═══ Okuma Parçası
6 Kasım 2024 Çarşamba

Ophelia’yı Kim Öldürdü?

Hakkı Yüksel  |  Ed. Seda İstifciel

“Ben sahtekârım!

Samimiyetsizliğiyle tiksinenim haline.

Sahteliğiyle samimi olana hayranım.

Fark etmemeye hayranım.

İşte bu bir tiksinti.”


Türkiye’de 2024 yılının başından ekim ayına kadar 296 kadın cinayeti işlenirken bu sayıya ek olarak bu on aylık süreçte toplamda 184 kadın da şüpheli bir şekilde ölü bulundu.

Her şeyi bir kenara bırakıp kadın cinayetleri üzerine düşünmek ve tartışmak gerektiği yerde, sanki ortada popüler bir magazin malzemesi var gibi geleneksel ve sosyal medyanın da yardımı ile cinayet haberlerini önce metalaştırıyor, sömürüyor, sonra da her zaman yaptığımız gibi unutuveriyoruz. Belleksiz bir toplum olarak kasım ayında “dubai çikolatası”nı kadın meselesinden daha çok konuşuyor oluyoruz, ne yazık!.. Üstelik bu unutuş, hafıza-i beşerin nisyan ile malulünden öte patriyarkal sistemin bizi bile isteye attığı, boğmaya çalıştığı azgın bir nehir... Shakespeare’in bundan neredeyse dört buçuk asır öncesinde kaleme aldığı ünlü tragedyası Hamlet’te Ophelia’yı yutan nehir de işte bu nehrin aynısı.
Esra Tarhan’ın üzerine çokça şey yazılıp çizilmiş Ophelia’yı, günümüz politik konjonktürü içinde yeniden sahneye taşıması bu açıdan büyük bir önem arz etmekte. “Ophelia- Hamlet Complex” adı ile Ara Sahne’de sahnelenen oyun William Shakespeare’in klasik eseri Hamlet’in, Heiner Müller’in Hamlet Makinası katkısıyla sorgulanmasını performe ediyor.
══════
═══ Sağlanan Veriler
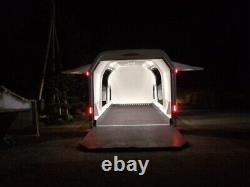 Enclosed Car Transporter Trailer 18ft X 6,3ft 3000kg Twin Axle Super Light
══════
**Yapılacak Görevler:**
**a)** Ophelia üzerine yazıya göre Türkiye'de 2024 yılının başından ekim ayına kadar kaç kadın cinayeti işlenmiştir?
**b)** Ophelia üzerine yazının devamını, metnin bittiği yerden itibaren yazınız.

**Yazılı Yanıtlar:**
**a)** 296 kadın cinayeti işlenmiştir.

**b)**
Oyunda Hamlet, alışılageldik klasik dilinin dışında, biçimsel anlamda da var olan metne katkı sağlayacak dokunuşlarda bulunan yenilikçi, post-modern bir sanat diliyle sahneleniyor. Oyun her şeyin olup bittiği bir andan başlıyor. Hamlet, mezar taşının üzerine uzanmış her zamanki gibi kendi kendine kelimelere boğulurken, Ophelia beyaz bir çarşafın altında hareketsizce sahnenin orta yerinde yer alıyor. O kadar hareketsiz ki sahnenin ortasında yer almasına rağmen Ophelia’yı hemen fark etmiyoruz. “Fark edilemeyen”, yitip giden Ophelia’yı taşıyamayan nehir birden kusup gün yüzüne çıkarıyor. Ve olay örgüsü, parçalı bir anımsamalar silsilesi ile geriye doğru akıp yeniden gözden geçiriliyor. Bu bağlamda “Ophelia- Hamlet Complex”i Shakespeare’in Hamlet’inin bir yeniden yazımı olarak değerlendirmek mümkün.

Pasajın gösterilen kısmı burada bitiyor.